The remaining three members of the group’s board – defense secretary Pete Hegseth, secretary of state Marco Rubio and national defense university president Peter Garvin – fired president and CEO, George Moose, on Friday, according to a document obtained by the Associated Press.
An executive order that Donald Trump signed last month targeted the organization, which was created by Congress more than 40 years ago, and others for reductions.
Current USIP employees said staffers from Elon Musk’s so-called “department of government efficiency” entered the building despite protests that the institute is not part of the executive branch. USIP called the police, whose vehicles were outside the building on Monday evening.
USIP is a congressionally funded independent non-profit that works to advance US values in conflict resolution, ending wars and promoting good governance.
Moose, said: “DOGE has broken into our building.” Police cars were outside the Washington building on Monday evening.
The CEO vowed legal action, saying: “What has happened here today is an illegal takeover by elements of the executive branch of a private non-profit.”
He said the institute’s headquarters, located across the street from the state department, is not a federal building.

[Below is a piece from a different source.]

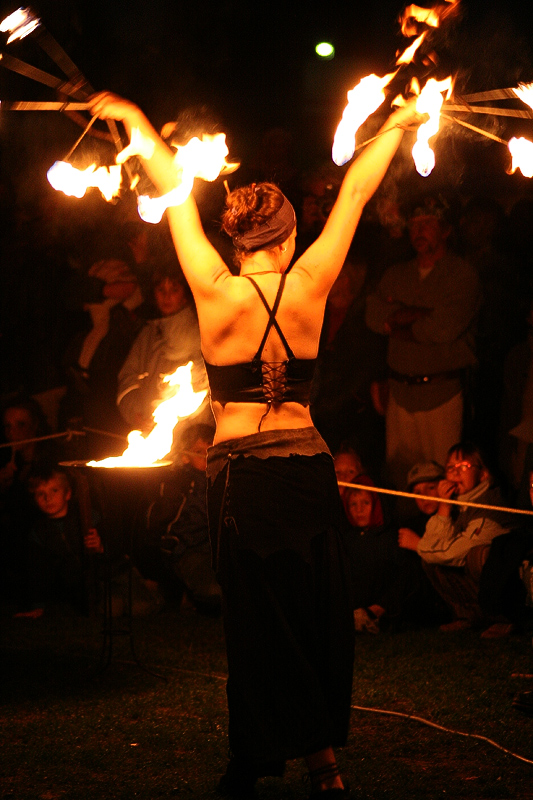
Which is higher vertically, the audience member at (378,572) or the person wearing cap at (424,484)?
the person wearing cap at (424,484)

Speaking to reporters after leaving the building, Moose noted: “It was very clear that there was a desire on the part of the administration to dismantle a lot of what we call foreign assistance, and we are part of that family.”
The Doge workers gained access to the building after several unsuccessful attempts Monday and after having been turned away on Friday, a senior US Institute of Peace official said. The official spoke on condition of anonymity due to the sensitivity of the matter.

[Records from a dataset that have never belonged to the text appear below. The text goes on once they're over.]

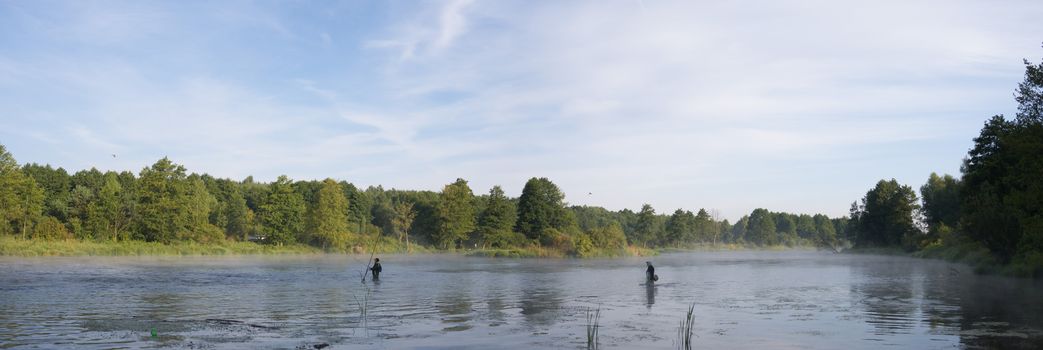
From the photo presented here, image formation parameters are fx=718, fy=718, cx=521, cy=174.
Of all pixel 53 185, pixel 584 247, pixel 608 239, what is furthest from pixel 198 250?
pixel 608 239

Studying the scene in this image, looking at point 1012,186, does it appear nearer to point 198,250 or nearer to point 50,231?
point 198,250

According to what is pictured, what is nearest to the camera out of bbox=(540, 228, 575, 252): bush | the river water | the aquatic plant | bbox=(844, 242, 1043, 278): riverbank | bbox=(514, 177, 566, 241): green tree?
the river water

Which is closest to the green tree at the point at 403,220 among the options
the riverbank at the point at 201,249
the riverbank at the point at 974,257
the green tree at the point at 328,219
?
the riverbank at the point at 201,249

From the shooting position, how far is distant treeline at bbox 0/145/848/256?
89.6 meters

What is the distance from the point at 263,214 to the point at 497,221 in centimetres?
3800

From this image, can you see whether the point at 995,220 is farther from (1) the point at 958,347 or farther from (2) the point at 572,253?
(2) the point at 572,253

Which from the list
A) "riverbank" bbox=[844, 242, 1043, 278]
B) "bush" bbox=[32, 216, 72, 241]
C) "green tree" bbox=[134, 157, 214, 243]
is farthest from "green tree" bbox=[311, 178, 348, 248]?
"riverbank" bbox=[844, 242, 1043, 278]

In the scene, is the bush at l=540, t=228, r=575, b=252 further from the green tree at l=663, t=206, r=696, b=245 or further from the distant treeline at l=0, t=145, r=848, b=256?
the green tree at l=663, t=206, r=696, b=245

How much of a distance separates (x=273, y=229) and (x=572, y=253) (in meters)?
45.6

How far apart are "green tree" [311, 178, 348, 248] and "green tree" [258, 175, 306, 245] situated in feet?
8.16

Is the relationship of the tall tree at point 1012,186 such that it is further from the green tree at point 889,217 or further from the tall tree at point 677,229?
the tall tree at point 677,229

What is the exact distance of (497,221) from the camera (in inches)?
4872

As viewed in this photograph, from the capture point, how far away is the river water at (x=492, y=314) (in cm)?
1867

It was not immediately clear what the Doge staffers were doing or looking for in the non-profit’s building, which is across the street from the state department in the Foggy Bottom neighborhood.
White House spokesperson Anna Kelly pointed to USIP’s “noncompliance” with Trump’s order.

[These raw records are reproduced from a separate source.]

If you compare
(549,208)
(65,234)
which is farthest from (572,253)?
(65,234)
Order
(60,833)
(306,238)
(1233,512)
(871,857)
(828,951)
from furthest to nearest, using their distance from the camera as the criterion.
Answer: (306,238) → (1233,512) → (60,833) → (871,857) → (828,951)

After that, “11 board members were lawfully removed, and remaining board members appointed Kenneth Jackson acting president,” she said. “Rogue bureaucrats will not be allowed to hold agencies hostage. The Trump administration will enforce the President’s executive authority and ensure his agencies remain accountable to the American people.”
Jackson had been seen earlier on Monday trying to get into the non-profit’s building.
Moose said the organization had been speaking with Doge since last month, trying to explain its independent status. Speaking of Trump, he said: “I can’t imagine how our work could align more perfectly with the goals that he has outlined: keeping us out of foreign wars, resolving conflicts before they drag us into those kinds of conflicts.”
Doge has expressed interest in the US Institute of Peace (USIP) for weeks but has been rebuffed by lawyers who argued that the institute’s status protected it from the kind of reorganization that is occurring in other federal agencies.
On Friday, Doge members arrived with two FBI agents, who left after the institute’s lawyer told them of USIP’s “private and independent status”, the organization said in a statement.
Chief of security Colin O’Brien said police on Monday helped Doge members enter the building and that the private security team for the organization had its contract canceled.
The US Institute of Peace says on its website that it is a nonpartisan, independent organization “dedicated to protecting U.S. interests by helping to prevent violent conflicts and broker peace deals abroad”.
The non-profit says it was created by Congress in 1984 as an “independent nonprofit corporation”, and it does not meet US code definitions of “government corporation”, “government-controlled corporation” or “independent establishment”.
Also named in the president’s executive order were the US African Development Foundation, a federal agency that invests in African small businesses; the Inter-American Foundation, a federal agency that invests in Latin America and the Caribbean; and the Presidio Trust, which oversees a national park site next to the Golden Gate Bridge in San Francisco.
The African Development Foundation, which also unsuccessfully tried to keep Doge staff from entering its offices in Washington, went to court, but a federal judge ruled last week that removing most grants and most staff would be legal. The president of the Inter-American Foundation sued on Monday to block her firing in February by the Trump administration.